Reading passage |
□ □ □ □
Pascal was one high-level teaching language since the late 1970s and, having some innovations like block structure, CASE statement, pointers, lists etc, it would be more useful to students ultimately wanting to become software engineers.

Competing first high-level languages in universities during the 70s and 80s were mainly Fortran, PL/I and Basic. In the mid 1980s C++ came out and captured major engineering applications from the Fortran sphere, notably CAD packages. Yet in most engineering/science college curricula at the time, all I saw in most universities was the usual Fortran course - this was because Fortran was then - and to the extent of legacy code still is today - the language that most engineers used. Some engineer graduates of the late 70s and early 80s used the Pascal they were taught to set up small companies providing software for schools and small but handy engineering applications. I remember seeing a Sybex book of engineering subroutines in Pascal published around 1980. But the simple truth is that Pascal made few inroads into serious engineering applications as Fortran was easier to learn and had a huge range of subroutines from BLAS, LAPACK, NAG, etc. The only exception to this I heard of was the New York City traffic system management program, which was reputedly written in Pascal/Delphi.
□ □ □ □
What the task requires | Continue the passage on Pascal and Fortran in engineering education, starting after its final sentence. The listing that comes next is separate material and is not part of the passage on Pascal.

Raw data |
□ □ □ □
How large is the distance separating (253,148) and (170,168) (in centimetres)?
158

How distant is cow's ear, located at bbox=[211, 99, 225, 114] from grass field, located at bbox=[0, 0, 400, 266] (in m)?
□ □ □ □
Task answer |
In the 1990s, if there was a change in first high-level language learning from Pascal to something else it was most likely to Java or C++ or often both for computer science students. To C++ because it included C, the main operating system language; and to Java because from the mid 1990s on we had increasing access to and use of the internet - and Java was the first modern language that obviated the problem of different compilation being needed for different op systems.

You mention Ada. Ada had a far narrower customer scope than Fortran, PL/I, Pascal, Basic and C++: it was purposely designed for defense applications and thus with an emphasis on code reliability. It is true to say that some universities' engineering and computer science departments gave Ada a run as their teaching language (or as a free supplementary language) for a few years. But only a few universities maintained it as such because the language was so much stricter, had much fewer libraries and simply was not used much outside the critical applications space. No way was Ada running at 34% popularity, if the latter is defined as the most commonly used language of respondents, in 1990. Nor could Ada be described as being from the "Pascal family" simply because it applied some of the constructs used in Pascal: Ada's mission was to make reliable code by having a language's constructs designed to serve their primary use-cases and to prevent undesired use. So I don't see any basis for direct drift in either direction between users of Pascal and users of Ada. Ada today retains its core customer base for critical applications although these days it has to contend with competition from MISRA-C: it is common to see Ada promoters offer interoperability tools between Ada, C, Java (for remote networked applications) and other support languages like Python.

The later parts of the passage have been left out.